前の段でご紹介した人気商品のなかでも、とくに注目したいのが医療品。「日本の医療品の性能はとても素晴らしい」といううわさがあっという間に広がり、最近では“神薬”と呼ばれるまでに!
アジア人観光客向けのガイドブックには、「日本に行ったら買わねばならない神薬」という特集まで組まれているそうで、ドラッグストアに行くと、そうしたガイドブックのコピー切り抜きを手に、買い物されている人も多く見かけます。
病気に罹ったときに使う市販薬から、美容に関するものまで……。とくに、世界に類似品がない傷口を水分から保護する液体絆創膏、「口内炎」が発症したときにシールを口の中にはるパッチ、額に貼る冷却シート、美しい容器が人気目薬などは、爆発的ヒット商品に。
こうしてみると、日本人である私たちにとってはどれも身近なドラッグストアで買えるものばかり。観光ついでに気軽に手に入る点も、人気の高さを裏づける理由となっているようです。
また中国では、病気になってしまったときは、なるべく病院へ行かず、薬も飲まず、自力で治そうと努め、ひどくなった場合も漢方薬、鍼(はり)などで対処する方法が、今日も一般的であるお国事情も関係していそうです。

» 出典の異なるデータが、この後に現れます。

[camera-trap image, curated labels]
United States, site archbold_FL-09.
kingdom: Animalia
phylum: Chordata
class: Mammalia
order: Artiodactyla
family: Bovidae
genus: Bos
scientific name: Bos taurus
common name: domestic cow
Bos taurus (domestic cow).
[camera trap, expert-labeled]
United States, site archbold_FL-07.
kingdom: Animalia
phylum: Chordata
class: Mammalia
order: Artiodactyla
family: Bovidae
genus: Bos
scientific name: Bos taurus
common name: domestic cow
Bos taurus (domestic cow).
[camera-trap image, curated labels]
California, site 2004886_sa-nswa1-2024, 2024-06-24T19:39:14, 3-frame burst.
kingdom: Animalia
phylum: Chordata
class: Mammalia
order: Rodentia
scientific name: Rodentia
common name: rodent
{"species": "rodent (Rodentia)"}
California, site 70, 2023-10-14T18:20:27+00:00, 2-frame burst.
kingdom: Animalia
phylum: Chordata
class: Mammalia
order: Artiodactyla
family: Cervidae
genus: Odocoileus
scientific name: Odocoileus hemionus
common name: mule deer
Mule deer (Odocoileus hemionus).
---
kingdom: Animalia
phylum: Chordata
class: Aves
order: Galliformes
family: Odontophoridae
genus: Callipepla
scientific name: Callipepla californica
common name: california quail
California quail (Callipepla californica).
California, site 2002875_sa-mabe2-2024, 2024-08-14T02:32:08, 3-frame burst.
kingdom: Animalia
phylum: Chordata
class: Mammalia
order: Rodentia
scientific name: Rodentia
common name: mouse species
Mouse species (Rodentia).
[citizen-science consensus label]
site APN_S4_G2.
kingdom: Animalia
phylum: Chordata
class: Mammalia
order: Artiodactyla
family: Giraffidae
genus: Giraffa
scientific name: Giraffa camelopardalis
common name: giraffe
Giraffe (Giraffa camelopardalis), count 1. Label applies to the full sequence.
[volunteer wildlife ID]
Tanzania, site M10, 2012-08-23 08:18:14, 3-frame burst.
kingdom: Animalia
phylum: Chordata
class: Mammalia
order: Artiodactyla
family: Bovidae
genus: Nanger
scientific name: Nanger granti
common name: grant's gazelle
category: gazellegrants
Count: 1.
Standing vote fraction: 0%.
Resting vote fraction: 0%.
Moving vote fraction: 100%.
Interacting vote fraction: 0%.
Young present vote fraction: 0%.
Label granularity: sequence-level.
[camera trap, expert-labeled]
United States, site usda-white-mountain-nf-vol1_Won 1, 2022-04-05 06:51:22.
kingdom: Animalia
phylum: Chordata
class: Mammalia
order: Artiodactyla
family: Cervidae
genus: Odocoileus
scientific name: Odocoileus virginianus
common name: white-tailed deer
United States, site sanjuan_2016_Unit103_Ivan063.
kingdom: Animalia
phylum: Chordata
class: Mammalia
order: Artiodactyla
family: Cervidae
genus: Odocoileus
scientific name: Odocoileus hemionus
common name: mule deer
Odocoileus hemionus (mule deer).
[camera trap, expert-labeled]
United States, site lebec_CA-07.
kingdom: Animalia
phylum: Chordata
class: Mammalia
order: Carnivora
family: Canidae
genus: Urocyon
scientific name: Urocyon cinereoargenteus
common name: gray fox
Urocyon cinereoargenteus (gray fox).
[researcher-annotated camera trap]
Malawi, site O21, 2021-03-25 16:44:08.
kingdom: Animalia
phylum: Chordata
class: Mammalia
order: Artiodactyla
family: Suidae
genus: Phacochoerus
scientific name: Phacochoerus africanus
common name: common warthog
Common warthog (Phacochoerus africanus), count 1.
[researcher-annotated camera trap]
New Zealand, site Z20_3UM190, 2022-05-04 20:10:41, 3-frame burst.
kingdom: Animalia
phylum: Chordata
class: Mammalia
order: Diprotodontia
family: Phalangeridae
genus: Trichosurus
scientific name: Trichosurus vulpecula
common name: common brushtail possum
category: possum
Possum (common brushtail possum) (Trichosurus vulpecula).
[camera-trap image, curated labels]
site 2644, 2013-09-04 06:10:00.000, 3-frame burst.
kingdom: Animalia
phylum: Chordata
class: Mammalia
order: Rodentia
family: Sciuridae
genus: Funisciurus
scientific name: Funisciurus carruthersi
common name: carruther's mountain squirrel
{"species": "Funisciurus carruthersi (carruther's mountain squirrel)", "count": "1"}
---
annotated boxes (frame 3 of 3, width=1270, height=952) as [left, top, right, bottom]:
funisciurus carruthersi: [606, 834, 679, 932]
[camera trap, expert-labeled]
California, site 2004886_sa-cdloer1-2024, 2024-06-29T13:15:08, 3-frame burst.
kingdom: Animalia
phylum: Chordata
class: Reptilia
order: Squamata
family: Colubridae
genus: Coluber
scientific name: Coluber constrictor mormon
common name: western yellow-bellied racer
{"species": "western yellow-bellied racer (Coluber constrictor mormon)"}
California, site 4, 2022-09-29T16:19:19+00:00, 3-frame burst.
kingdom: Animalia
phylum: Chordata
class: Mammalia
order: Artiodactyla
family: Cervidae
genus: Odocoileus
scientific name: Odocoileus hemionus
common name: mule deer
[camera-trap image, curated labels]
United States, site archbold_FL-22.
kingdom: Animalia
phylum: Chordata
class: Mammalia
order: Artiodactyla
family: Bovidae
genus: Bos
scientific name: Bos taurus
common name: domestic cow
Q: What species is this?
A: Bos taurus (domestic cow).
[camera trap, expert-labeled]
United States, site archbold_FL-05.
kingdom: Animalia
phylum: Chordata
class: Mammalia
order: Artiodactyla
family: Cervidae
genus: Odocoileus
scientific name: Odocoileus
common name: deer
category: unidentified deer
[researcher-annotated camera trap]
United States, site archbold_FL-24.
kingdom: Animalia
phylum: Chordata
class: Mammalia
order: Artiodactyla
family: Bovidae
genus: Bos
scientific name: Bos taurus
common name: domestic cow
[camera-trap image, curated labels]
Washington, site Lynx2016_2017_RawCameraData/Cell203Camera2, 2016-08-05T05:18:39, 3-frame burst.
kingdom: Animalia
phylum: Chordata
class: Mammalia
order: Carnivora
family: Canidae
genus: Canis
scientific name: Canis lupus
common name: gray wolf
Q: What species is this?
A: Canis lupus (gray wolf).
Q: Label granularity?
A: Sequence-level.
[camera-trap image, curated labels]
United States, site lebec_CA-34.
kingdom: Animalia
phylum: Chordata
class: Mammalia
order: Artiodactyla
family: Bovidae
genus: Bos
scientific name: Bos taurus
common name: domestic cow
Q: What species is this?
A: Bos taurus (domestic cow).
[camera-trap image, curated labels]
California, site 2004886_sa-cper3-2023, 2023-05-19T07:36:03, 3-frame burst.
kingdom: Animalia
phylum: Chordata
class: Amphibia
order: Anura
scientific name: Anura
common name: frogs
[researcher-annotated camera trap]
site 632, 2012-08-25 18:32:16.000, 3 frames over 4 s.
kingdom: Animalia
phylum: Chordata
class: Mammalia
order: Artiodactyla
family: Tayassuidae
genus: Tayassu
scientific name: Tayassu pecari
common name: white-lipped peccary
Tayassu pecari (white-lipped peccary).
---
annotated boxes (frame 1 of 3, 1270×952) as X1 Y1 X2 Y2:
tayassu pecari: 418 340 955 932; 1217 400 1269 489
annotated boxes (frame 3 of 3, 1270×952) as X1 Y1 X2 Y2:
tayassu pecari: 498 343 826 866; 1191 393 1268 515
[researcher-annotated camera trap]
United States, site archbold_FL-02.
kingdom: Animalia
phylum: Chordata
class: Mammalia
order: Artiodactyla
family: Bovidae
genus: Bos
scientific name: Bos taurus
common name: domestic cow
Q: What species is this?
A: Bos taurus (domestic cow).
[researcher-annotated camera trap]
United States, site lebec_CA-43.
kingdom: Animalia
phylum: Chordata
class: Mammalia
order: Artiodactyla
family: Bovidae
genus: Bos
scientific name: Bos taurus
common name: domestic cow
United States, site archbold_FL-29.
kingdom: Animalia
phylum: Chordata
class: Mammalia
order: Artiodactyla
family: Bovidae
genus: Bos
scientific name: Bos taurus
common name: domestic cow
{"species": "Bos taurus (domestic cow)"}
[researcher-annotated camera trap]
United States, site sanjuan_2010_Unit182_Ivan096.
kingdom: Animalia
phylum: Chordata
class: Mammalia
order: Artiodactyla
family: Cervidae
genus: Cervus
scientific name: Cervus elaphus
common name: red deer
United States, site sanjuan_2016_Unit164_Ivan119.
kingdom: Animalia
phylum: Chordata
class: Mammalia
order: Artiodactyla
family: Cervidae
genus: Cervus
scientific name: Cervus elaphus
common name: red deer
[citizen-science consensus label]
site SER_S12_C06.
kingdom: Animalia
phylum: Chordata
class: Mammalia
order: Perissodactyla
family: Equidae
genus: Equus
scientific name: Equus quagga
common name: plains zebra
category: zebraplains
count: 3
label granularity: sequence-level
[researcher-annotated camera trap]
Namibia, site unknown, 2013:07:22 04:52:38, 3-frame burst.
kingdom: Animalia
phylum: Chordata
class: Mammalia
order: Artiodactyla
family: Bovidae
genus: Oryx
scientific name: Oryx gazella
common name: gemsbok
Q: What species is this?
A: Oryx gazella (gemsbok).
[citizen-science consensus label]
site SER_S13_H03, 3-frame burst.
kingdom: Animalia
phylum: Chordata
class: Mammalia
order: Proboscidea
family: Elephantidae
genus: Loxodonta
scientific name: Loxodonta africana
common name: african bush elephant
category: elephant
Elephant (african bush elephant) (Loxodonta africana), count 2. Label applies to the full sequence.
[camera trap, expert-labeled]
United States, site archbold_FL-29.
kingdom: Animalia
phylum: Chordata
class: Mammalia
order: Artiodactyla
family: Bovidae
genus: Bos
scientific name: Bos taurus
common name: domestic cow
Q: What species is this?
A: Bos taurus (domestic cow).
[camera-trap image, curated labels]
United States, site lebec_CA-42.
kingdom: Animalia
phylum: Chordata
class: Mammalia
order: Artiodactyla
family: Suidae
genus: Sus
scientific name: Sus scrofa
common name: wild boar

ちなみに、日本の魔法瓶もよく購入されています。中国では水道水がないため、外出中にのどが乾いたら、売店でペットボトル飲料を買うか、手作りのお茶を飲むしかありません。毎回ペットボトルを買うのはもったいない、体を冷やさないように温かい飲み物を飲む、という点から魔法瓶を持ち歩くのですが、日本の魔法瓶は保温効果が高く品質がよいと話題なのです。
爆買いは自分で使うための買い物だけでなく、家族や友人に頼まれて購入する人たちも多く、主にネットでの口コミによって人気の商品が決まっているそう。多くのアジア人観光客が、日本のつぶやきサイトに似た「微博(ウェイボー)」や、チャットのようなやりとりができる「微信(ウェイシン)」で、買い物を頼んだり、買うべき商品を決めているといいます。
爆買い人気商品のラインアップを見ていると、老若男女さまざまな層の人が趣味や日常生活のために日本製品を買っていることがわかります。
――私たちが当たり前のように使っているものが、ほかの国の人々に喜ばれているのはうれしい限りですが、困ったことに、国際空港の出発ロビーでは、土産品の梱包をといったたダンボールや包装紙のゴミの山があちこちに積まれ、清掃人の数を増やして対処しているといった空港の困った実情の報道も! これは帰国前に少しでも荷物を減らそうとするあまり、日本で購入した家電や靴の梱包をゴミとして放置していることによるものでしょうが、社会現象ともなった爆買いは、さまざまなところに多大な影響を及ぼしているようです。